Ansa cervicalis as a variant of spinal accessory nerve plexus: a case report.
MetadataShow full item record
The ansa cervicalis is a neural loop in the neck formed by the union of two main nerve roots, namely superior and inferior roots, derived from ventral rami of the cervical nerves. With the expanding use of the ansa cervicalis for reinnervation procedures and the fact that it is located in the vicinity of major nerves and vessels of the neck, knowledge of the topography and morphology of this loop is quite necessary in the modern era. Any variation in the course, contributing roots or branching pattern of the ansa cervicalis, potentially alters and perhaps complicates the course of the procedures involving this nerve such as neurorrhaphy, skull base surgery, neck dissection, and anterior cervical spinal approach.
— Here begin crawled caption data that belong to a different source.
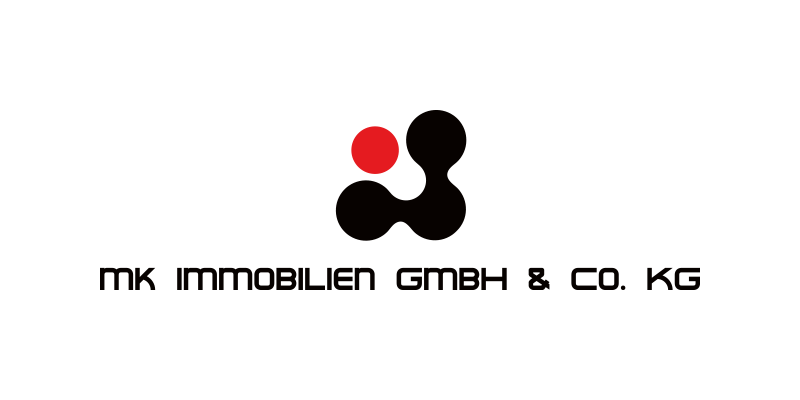 MK Immobilien GmbH & Co. KG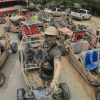 Dominican Buggy from Punta Cana with Beach and Cenote - Image 7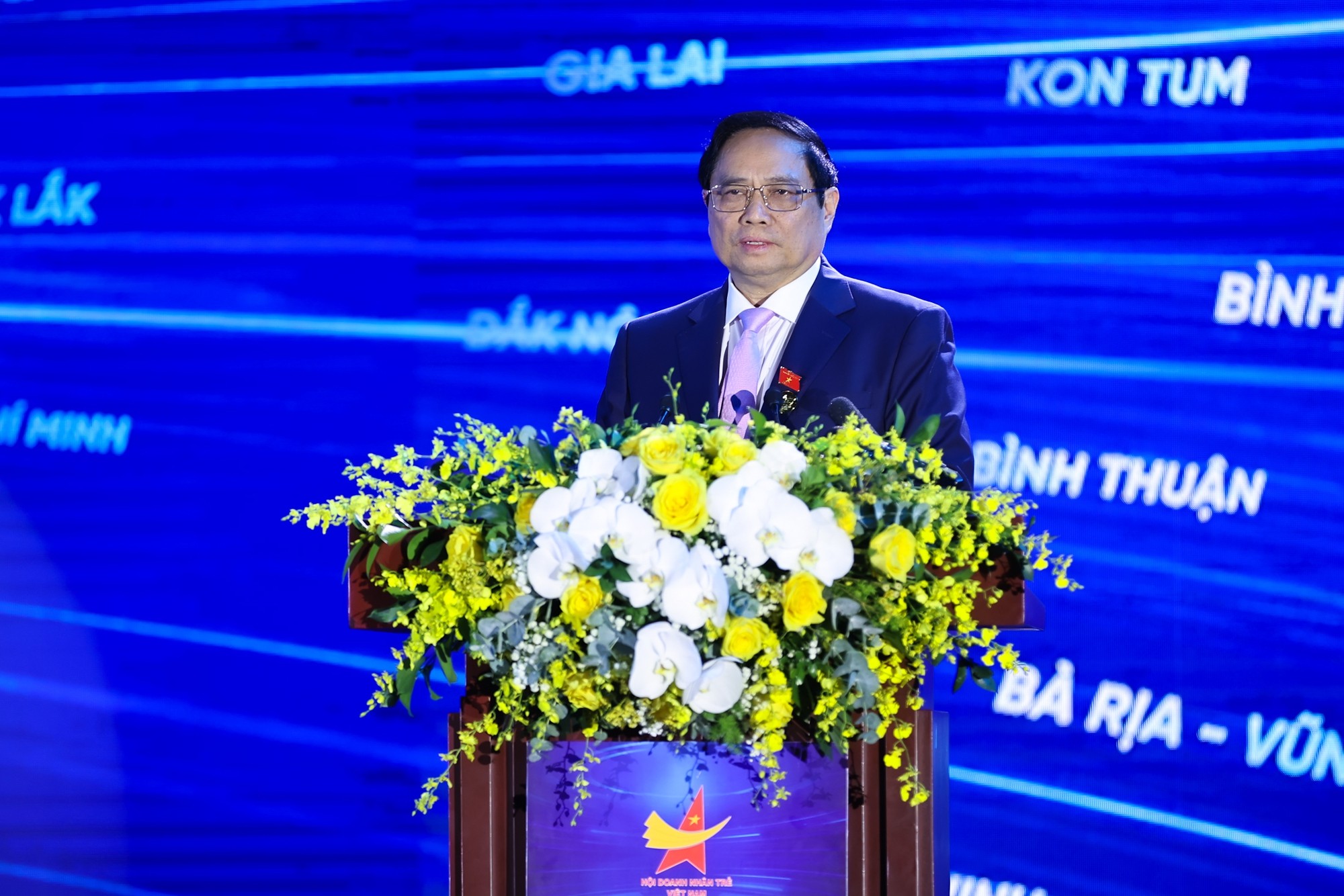 thu-tuong-phat-bieu-tai-le-ky-niem-anh-2-1701097469.jpg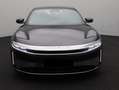 Lucid Air Pure Grijs - thumbnail 12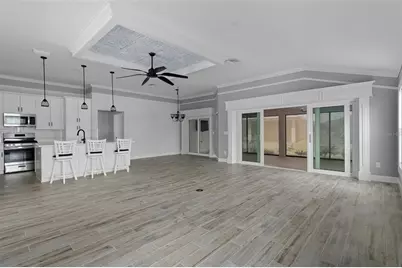 3037 Licciardello Path, The Villages, FL 32163 - Photo 11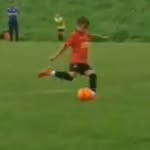 Jordanbarras-smith.14 - @jordanbarrassmith.14 - Instagram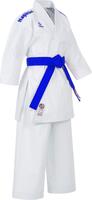 Кимоно за карате “Jingu” – Hayashi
Here, we present an unusual case of an ansa cervicalis encountered upon routine dissection of an adult male cadaver. In this case, the inferior root of the ansa cervicalis was formed by the joining of two rootlets, one originating from spinal accessory nerve and the other from a branch of the cervical plexus to the sternocleidomastoid muscle. The fibers traversing the branch of spinal accessory nerve were derived from the first segments of the cervical spinal cord. This case demonstrates a variant of the spinal accessory nerve plexus that contributed to the formation of the ansa cervicalis. Review of the literature was performed to reveal the possible clinical aspects of this anatomical variation.